【AWS】S3とは? クラウドストレージの基本を理解する
はじめに
AWS (Amazon Web Services) の中でも非常に重要なサービスの一つである「Amazon Simple Storage Service (S3)」は、クラウドストレージソリューションであり、データの安全でスケーラブルな保存を提供します。
クラウドストレージの基本原則
クラウドストレージは、データをオンライン上で保存し、必要なときにアクセスできる仕組みです。
従来のオンプレミスのデータストレージと異なり、クラウドストレージはインターネットを介してデータにアクセスします。これにより、柔軟性が向上し、スケーラビリティが向上します。

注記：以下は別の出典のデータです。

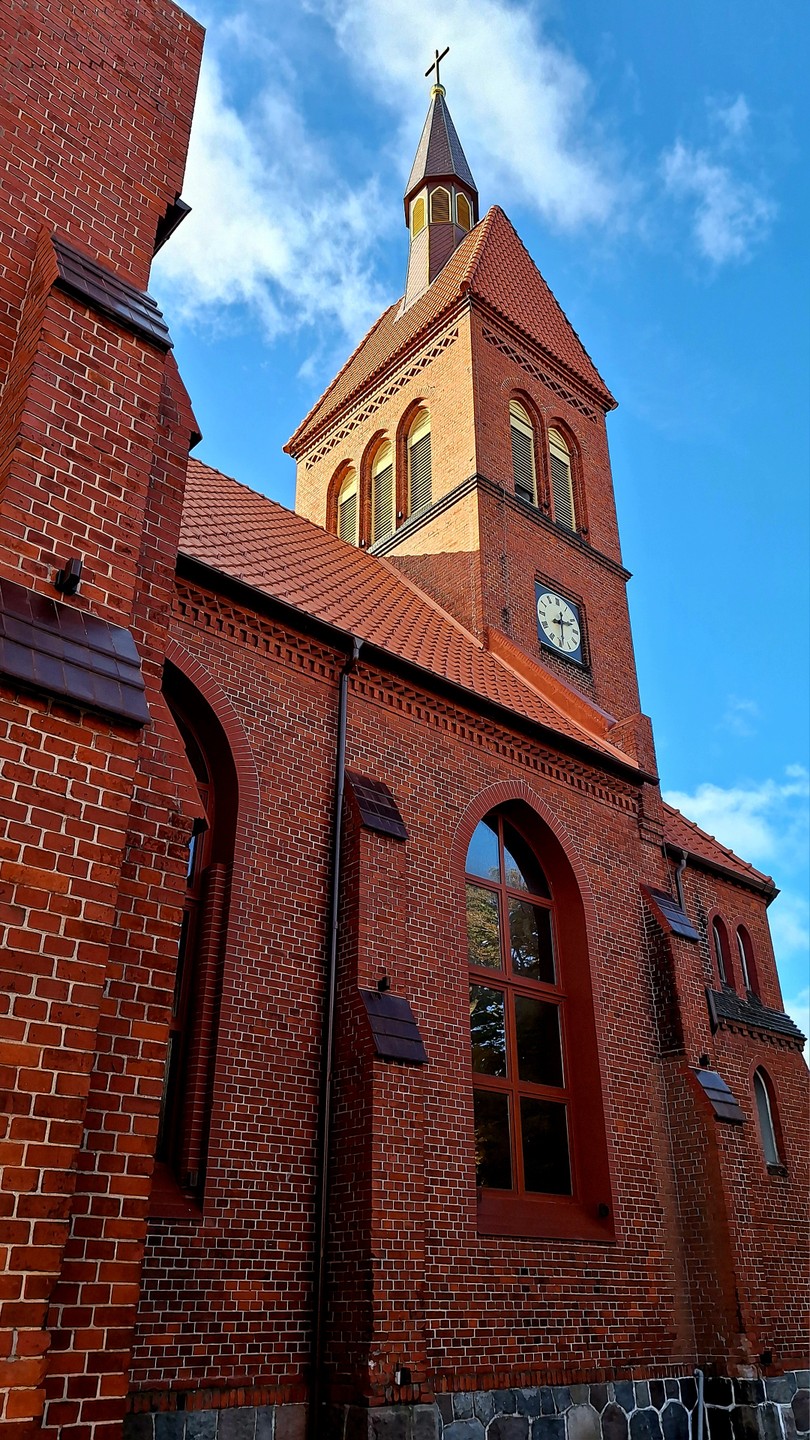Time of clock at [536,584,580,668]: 2:29
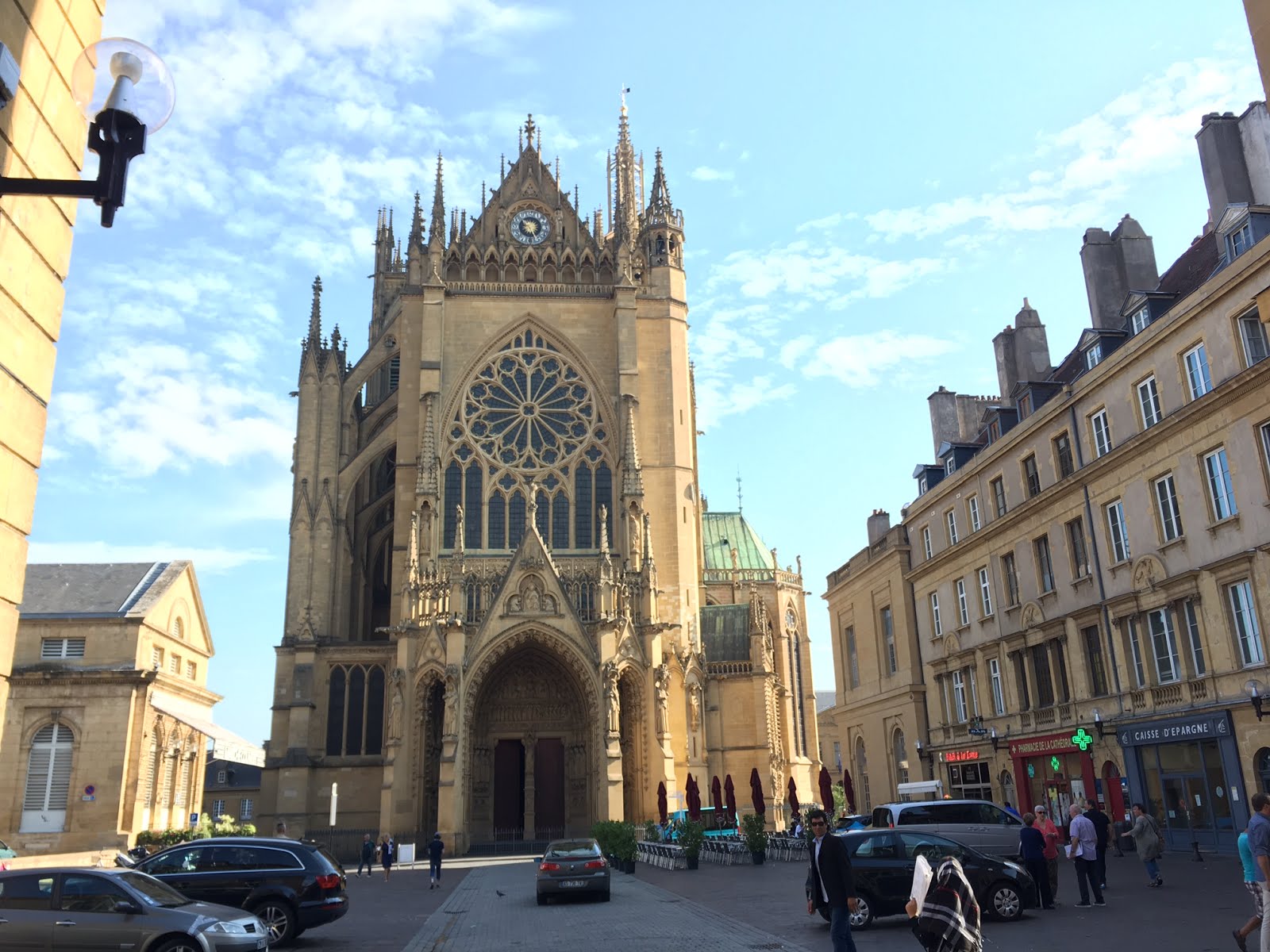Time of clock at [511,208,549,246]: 5:26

クラウドストレージを使えば大容量のデータもスムーズにやりとりすることができます。
3つのストレージタイプ
- ブロックストレージ: 主にSCSIでアクセス
- ファイルストレージ: 主にSMB/NFSでアクセス、階層構造
- オブジェクトストレージ: 主にHTTP/HTTPSでアクセス、大容量のデータ保存
オブジェクトストレージとは
主にHTTP/HTTPSでアクセスし、一意のキーに対するオブジェクト(データ)が存在します。
上記のファイルストレージとは異なり、階層構造ではなくフラットな構造になっています。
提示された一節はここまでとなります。